_Task description_
Format everything from the line containing "How far from" down to the end of the items as a Markdown table with two columns, Row and Line. Number each row, and leave out blank lines.

_Data to process_
— Begin —

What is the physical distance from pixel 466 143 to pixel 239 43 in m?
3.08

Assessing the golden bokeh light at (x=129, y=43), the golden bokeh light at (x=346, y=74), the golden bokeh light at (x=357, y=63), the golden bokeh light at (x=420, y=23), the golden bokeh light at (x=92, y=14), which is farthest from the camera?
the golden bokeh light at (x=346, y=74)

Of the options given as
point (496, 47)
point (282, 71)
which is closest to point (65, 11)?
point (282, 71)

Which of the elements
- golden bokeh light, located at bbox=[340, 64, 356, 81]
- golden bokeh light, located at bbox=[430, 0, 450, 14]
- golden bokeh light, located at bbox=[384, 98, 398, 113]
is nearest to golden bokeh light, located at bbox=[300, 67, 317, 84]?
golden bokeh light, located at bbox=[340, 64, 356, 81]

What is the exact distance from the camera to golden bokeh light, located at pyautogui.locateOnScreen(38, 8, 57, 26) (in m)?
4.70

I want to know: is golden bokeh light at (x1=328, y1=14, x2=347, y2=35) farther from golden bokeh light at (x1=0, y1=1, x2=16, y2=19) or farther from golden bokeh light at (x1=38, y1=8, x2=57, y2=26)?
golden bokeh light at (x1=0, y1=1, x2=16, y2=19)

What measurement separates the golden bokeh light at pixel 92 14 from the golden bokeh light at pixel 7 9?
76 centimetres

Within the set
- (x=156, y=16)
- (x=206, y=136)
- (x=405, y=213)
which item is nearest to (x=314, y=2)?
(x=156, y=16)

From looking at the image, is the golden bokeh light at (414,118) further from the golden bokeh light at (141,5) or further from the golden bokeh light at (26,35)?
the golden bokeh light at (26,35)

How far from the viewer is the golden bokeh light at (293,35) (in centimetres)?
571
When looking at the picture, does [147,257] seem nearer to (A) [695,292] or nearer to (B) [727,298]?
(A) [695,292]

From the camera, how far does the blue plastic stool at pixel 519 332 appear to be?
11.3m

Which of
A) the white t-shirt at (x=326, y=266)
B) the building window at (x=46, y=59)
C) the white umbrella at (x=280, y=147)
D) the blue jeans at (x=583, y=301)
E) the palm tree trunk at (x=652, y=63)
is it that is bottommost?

— End —

_Expected output_
| Row | Line |
|---|---|
| 1 | How far from the viewer is the golden bokeh light at (293,35) (in centimetres)? |
| 2 | 571 |
| 3 | When looking at the picture, does [147,257] seem nearer to (A) [695,292] or nearer to (B) [727,298]? |
| 4 | (A) [695,292] |
| 5 | From the camera, how far does the blue plastic stool at pixel 519 332 appear to be? |
| 6 | 11.3m |
| 7 | Which of |
| 8 | A) the white t-shirt at (x=326, y=266) |
| 9 | B) the building window at (x=46, y=59) |
| 10 | C) the white umbrella at (x=280, y=147) |
| 11 | D) the blue jeans at (x=583, y=301) |
| 12 | E) the palm tree trunk at (x=652, y=63) |
| 13 | is it that is bottommost? |